[Source data]
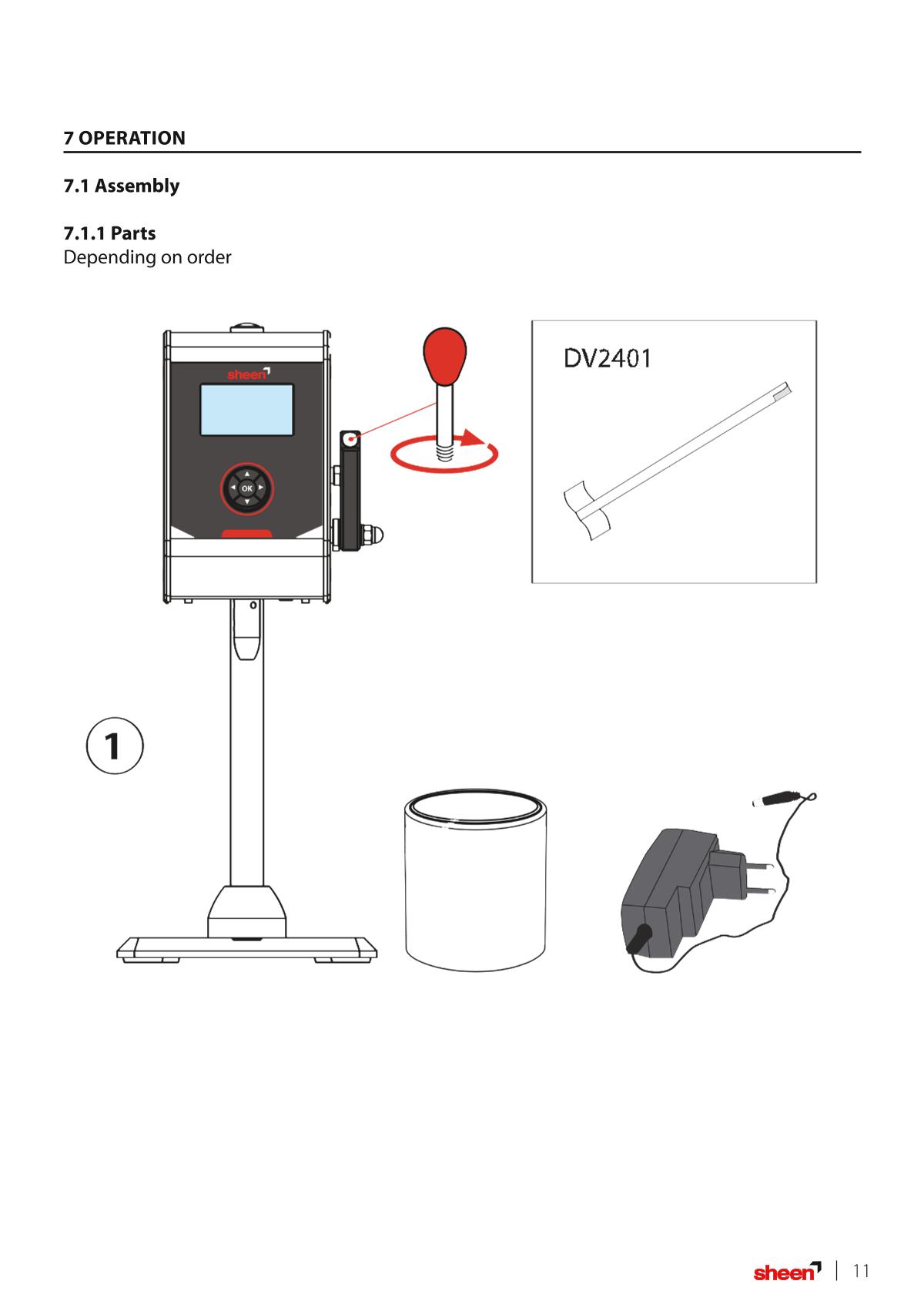 7 OPERATION

7.1 Assembly

7.1.1 Parts
Depending on order

sheen

OK

DV2401

1

sheen | 11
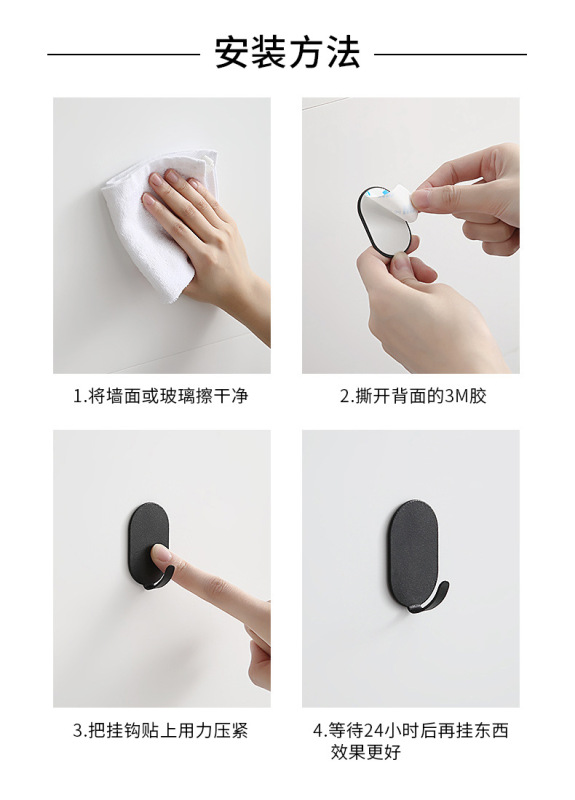 安装方法

1.将墙面或玻璃擦干净

2.撕开背面的3M胶

3.把挂钩贴上用力压紧

4.等待24小时后再挂东西效果更好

[Task details]
The listing above should be repeated word for word, pictures removed.

[Finished exercise]
 7 OPERATION

7.1 Assembly

7.1.1 Parts
Depending on order

sheen

OK

DV2401

1

sheen | 11
 安装方法

1.将墙面或玻璃擦干净

2.撕开背面的3M胶

3.把挂钩贴上用力压紧

4.等待24小时后再挂东西效果更好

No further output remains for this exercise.